How real-time statistics are used by Db2 utilities
Db2 utilities use real-time statistics to optimize data processing and operations.
Utilities can use real-time statistics to calculate how data processing is done. This is more efficient than using statistics typically gathered by the RUNSTATS utility or stored in catalogs.
The use of real-time statistics eliminates some of the dependency on regularly running the RUNSTATS utility, which is processing intensive and time consuming.
Using third-party vendor solutions that do not correctly manage real-time statistics can cause unexpected errors.
If real-time statistics are available, the following utilities use real-time statistics to help determine how data is processed:
- CHECK DATA
- CHECK INDEX
- REBUILD INDEX
- REORG TABLESPACE
- RUNSTATS
Db2 issues messages DSNU3350I and DSNU3351I to indicate the estimated and actual sort quantity for each utility sort task.
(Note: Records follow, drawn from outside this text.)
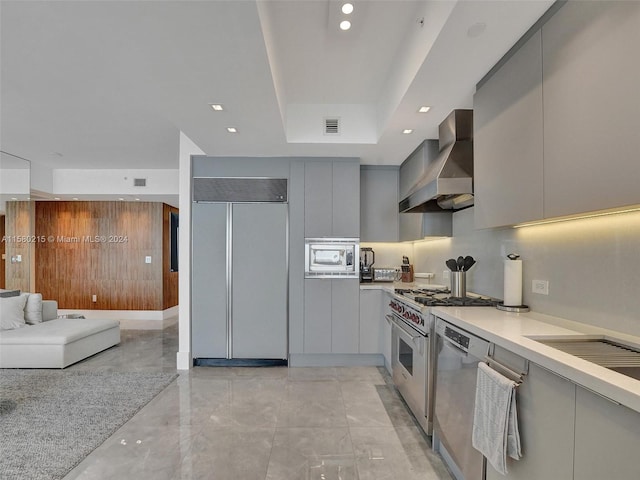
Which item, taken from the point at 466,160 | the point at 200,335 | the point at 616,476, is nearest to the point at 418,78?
the point at 466,160

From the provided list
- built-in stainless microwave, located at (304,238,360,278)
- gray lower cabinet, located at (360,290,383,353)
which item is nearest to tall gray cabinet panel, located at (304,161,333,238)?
built-in stainless microwave, located at (304,238,360,278)

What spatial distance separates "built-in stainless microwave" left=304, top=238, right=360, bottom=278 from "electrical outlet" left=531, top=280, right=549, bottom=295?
2.05 metres

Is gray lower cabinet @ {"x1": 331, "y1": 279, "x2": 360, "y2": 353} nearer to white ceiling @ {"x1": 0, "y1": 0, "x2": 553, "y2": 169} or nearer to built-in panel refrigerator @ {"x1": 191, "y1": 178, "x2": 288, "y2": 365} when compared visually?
built-in panel refrigerator @ {"x1": 191, "y1": 178, "x2": 288, "y2": 365}

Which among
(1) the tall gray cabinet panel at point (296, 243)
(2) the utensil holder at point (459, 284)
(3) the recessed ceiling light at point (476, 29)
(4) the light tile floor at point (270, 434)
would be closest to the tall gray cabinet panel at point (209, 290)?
(4) the light tile floor at point (270, 434)

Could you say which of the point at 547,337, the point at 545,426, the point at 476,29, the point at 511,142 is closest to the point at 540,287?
the point at 547,337

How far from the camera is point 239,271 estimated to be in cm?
391

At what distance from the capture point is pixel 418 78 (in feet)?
6.86

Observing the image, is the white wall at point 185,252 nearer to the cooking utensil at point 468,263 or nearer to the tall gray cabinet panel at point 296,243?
the tall gray cabinet panel at point 296,243

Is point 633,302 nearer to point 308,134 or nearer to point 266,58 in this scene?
point 266,58

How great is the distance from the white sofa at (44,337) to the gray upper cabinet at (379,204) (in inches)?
147

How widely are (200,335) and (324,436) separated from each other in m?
2.09

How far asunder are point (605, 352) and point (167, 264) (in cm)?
675

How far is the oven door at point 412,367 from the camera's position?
2.36m

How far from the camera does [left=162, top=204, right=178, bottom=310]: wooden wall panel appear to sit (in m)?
6.51
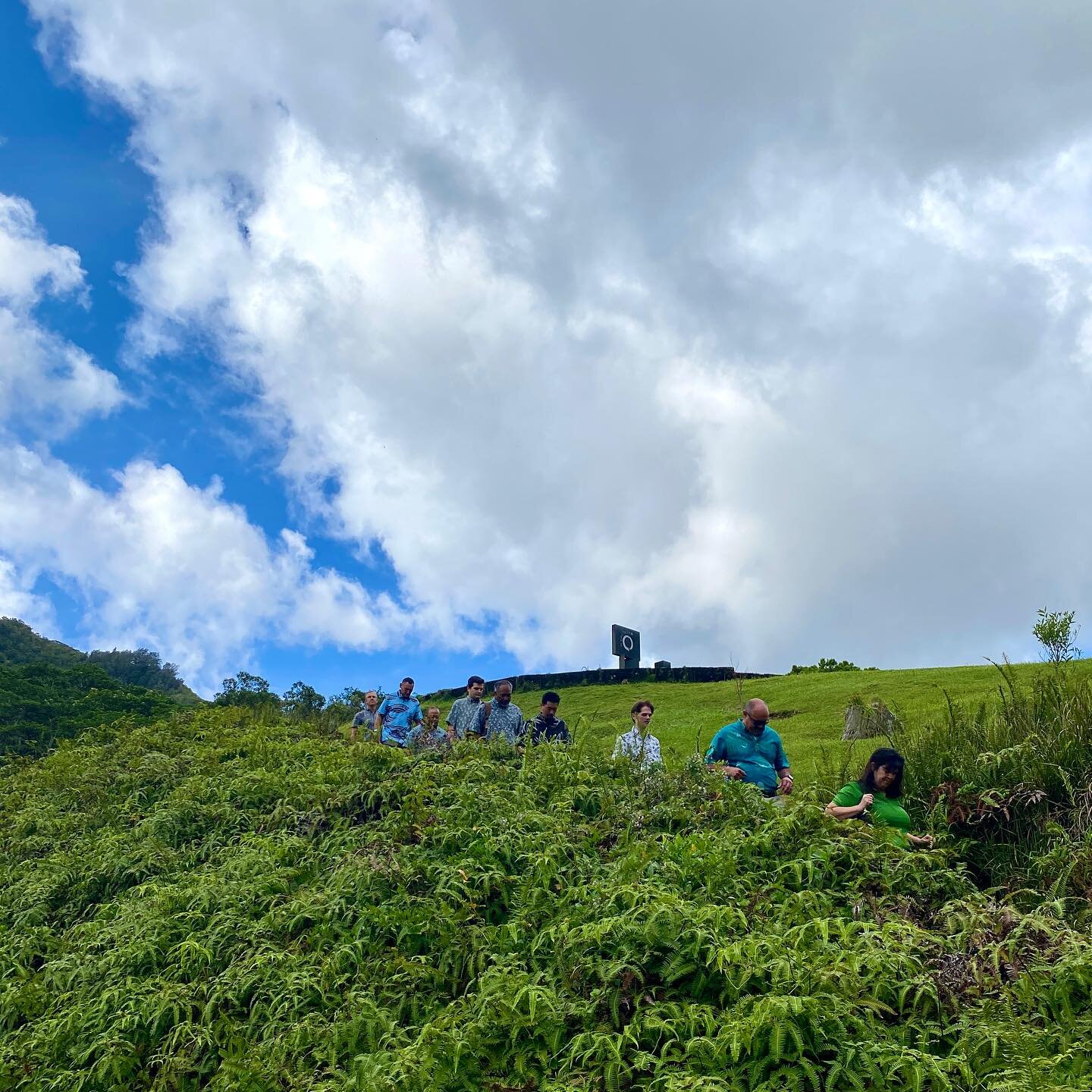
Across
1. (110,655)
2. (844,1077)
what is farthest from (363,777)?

It also issues DSNU3357I and these values are summarized for each utility invocation when it completes.
The REORG TABLESPACE utility also uses real-time statistics to determine the size of a hash space when reorganizing a hash table space and AUTOESTSPACE YES is specified.
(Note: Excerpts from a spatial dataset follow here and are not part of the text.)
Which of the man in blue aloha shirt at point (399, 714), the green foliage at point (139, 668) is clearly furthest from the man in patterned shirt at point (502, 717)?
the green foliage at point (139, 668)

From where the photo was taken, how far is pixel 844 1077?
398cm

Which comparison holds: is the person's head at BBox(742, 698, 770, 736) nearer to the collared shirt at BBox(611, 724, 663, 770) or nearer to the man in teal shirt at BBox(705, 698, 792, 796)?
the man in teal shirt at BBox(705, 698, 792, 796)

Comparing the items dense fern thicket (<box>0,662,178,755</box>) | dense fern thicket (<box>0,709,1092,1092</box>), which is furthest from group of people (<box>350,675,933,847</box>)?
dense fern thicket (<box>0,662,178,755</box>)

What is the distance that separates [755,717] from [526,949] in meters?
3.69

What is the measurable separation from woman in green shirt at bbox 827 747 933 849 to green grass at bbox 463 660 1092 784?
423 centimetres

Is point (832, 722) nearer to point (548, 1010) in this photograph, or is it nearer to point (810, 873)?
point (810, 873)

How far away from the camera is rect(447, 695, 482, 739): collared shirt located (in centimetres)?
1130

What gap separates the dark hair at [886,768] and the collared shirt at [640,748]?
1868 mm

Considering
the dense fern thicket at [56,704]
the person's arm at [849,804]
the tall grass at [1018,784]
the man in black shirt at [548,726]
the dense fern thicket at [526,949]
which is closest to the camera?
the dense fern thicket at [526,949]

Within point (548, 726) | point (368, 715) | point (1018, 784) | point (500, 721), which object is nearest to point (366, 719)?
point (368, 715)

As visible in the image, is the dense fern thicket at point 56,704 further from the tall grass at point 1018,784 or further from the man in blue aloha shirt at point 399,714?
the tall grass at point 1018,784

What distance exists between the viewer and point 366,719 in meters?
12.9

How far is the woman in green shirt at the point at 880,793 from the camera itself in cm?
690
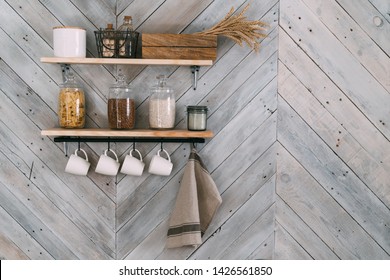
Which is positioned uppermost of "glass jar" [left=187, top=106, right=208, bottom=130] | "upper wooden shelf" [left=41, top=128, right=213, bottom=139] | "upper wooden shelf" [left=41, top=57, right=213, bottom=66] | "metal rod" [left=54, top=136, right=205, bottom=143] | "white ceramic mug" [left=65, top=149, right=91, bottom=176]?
"upper wooden shelf" [left=41, top=57, right=213, bottom=66]

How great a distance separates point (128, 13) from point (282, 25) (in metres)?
0.65

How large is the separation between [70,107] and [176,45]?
487mm

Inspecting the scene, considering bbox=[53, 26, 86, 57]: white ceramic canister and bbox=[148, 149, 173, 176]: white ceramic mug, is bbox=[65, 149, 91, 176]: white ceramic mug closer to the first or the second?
bbox=[148, 149, 173, 176]: white ceramic mug

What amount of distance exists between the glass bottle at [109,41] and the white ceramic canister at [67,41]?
96 mm

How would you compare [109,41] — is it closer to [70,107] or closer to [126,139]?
[70,107]

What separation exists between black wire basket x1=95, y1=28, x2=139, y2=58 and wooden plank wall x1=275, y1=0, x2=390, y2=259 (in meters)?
0.63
Additionally, the RUNSTATS utility uses real-time statistics when determining the number of records to include when collecting a sampling of statistics.
Db2 issues message DSNU3343I if there are no real-time statistics available. This message can be issued for either table spaces or indexes. When message DSNU3343I is returned, Db2 tries to gather real-time statistics either from associated indexes or table spaces, depending on what kind of real-time statistics were not available. If no real-time statistics are available, Db2 uses RUNSTATS based estimations.
When real-time statistics are not available, and a RUNSTATS control statement with TABLESAMPLE SYSTEM n is run, RUNSTATS issues a message, and continues with TABLESAMPLE SYSTEM AUTO behavior. If real-time statistics are not available when RUNSTATS is run with TABLESAMPLE SYSTEM AUTO, RUNSTATS sets the sampling rate to 100 and continues to run.
Table space and index characteristics
Utilities regularly gather information about table space or index characteristics. The information is used to calculate statistics that help determine how a utility processes data.
Utilities read the totals number of rows from the column TOTALROWS in the table SYSIBM.SYSTABLESPACESTATS and the number of associated index keys from column TOTALENTRIES in the table SYSIBM.SYSINDEXSPACESTATS. The statistics that are calculated from this information are used to estimate the number of records that need to be sorted and the size of the required sort work data sets.